> _WORK REQUIRED_: A single figure is required: the number of lines below that contain "solar".

Saved data entries
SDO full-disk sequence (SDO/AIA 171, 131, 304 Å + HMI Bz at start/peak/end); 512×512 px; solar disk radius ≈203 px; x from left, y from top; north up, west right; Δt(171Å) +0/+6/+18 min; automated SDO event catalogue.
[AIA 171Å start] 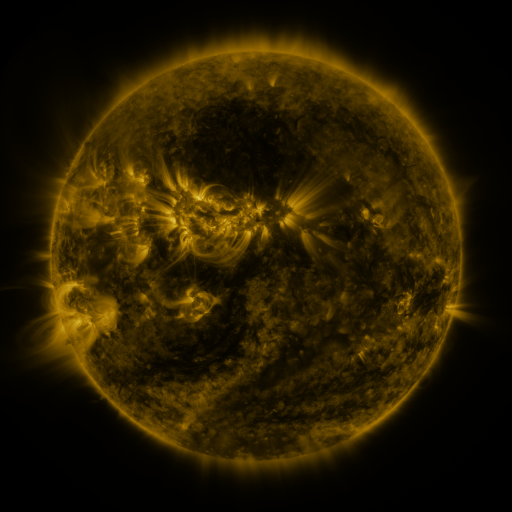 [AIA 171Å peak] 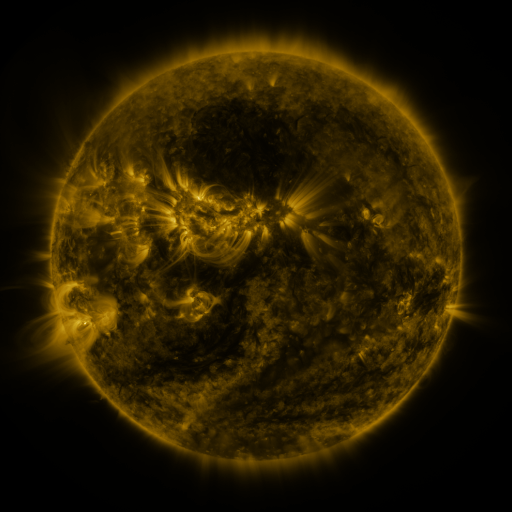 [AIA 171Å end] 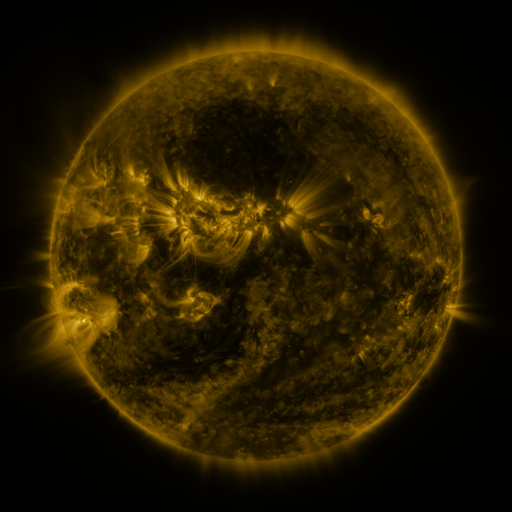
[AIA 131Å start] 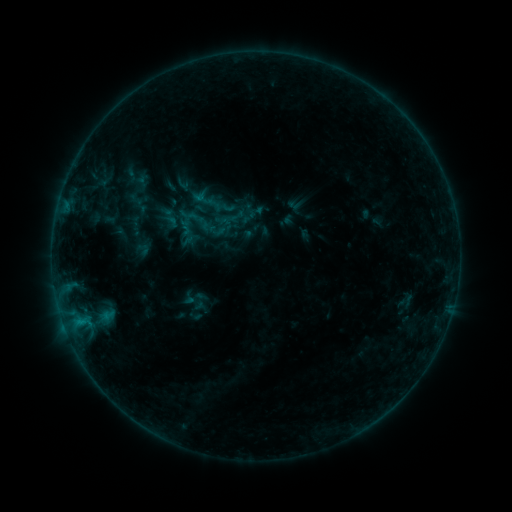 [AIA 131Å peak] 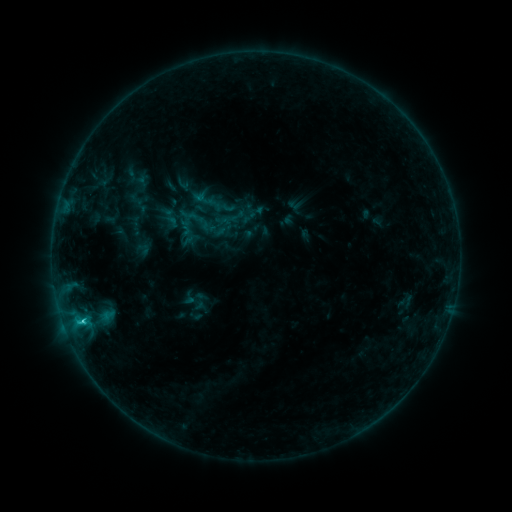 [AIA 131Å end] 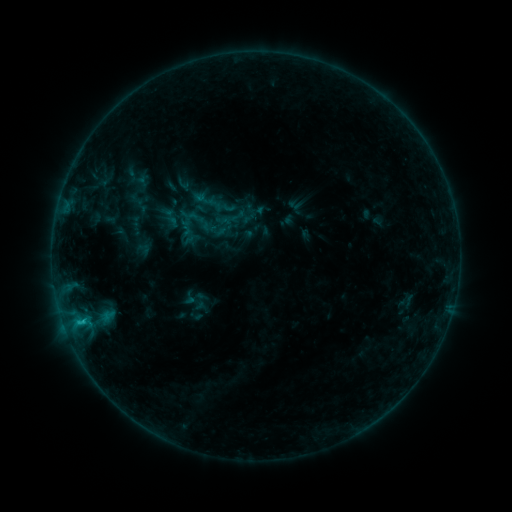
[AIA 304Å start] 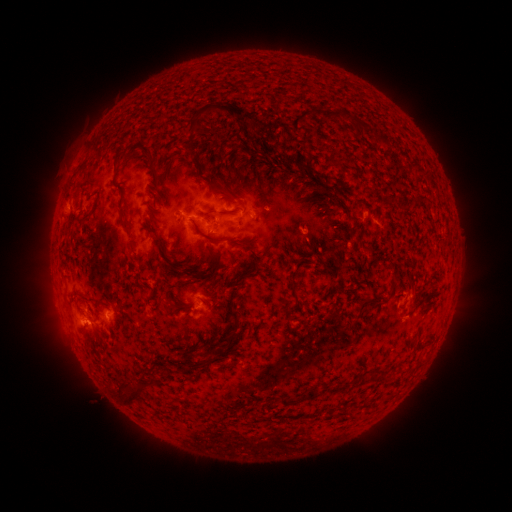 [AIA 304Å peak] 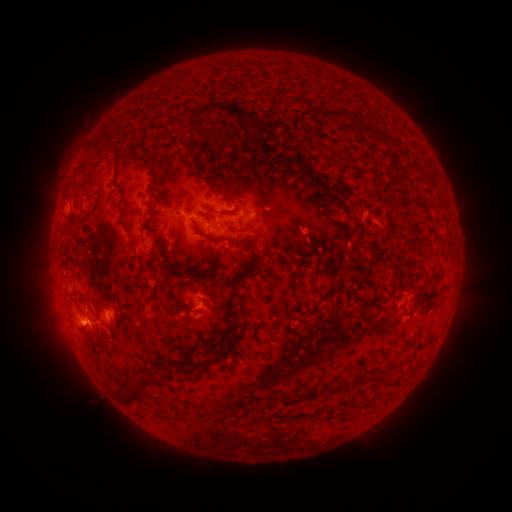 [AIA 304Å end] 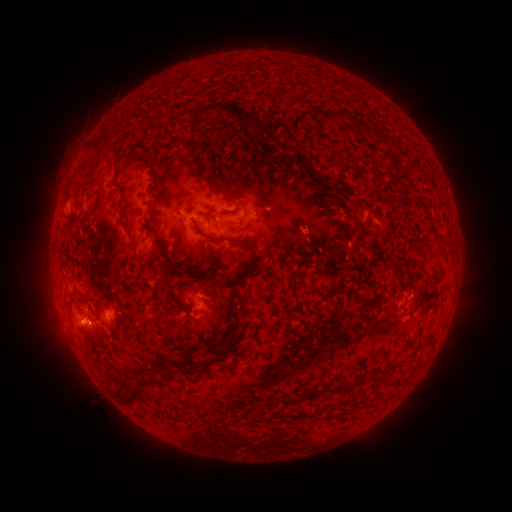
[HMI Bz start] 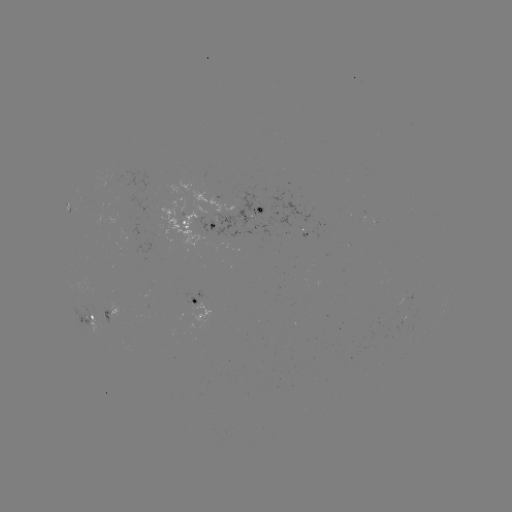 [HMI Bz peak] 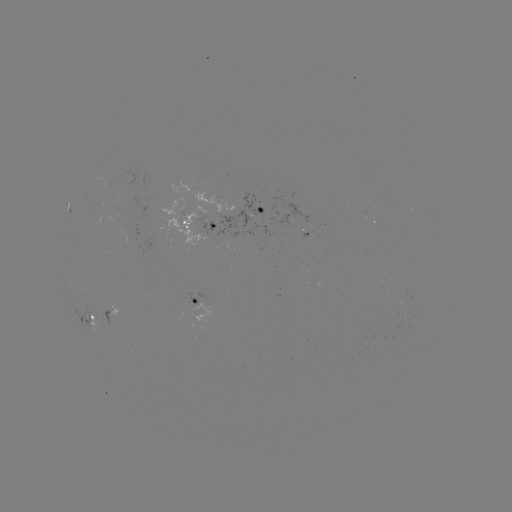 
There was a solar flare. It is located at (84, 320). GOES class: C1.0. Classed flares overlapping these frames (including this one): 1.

> _TASK ANSWER_: 2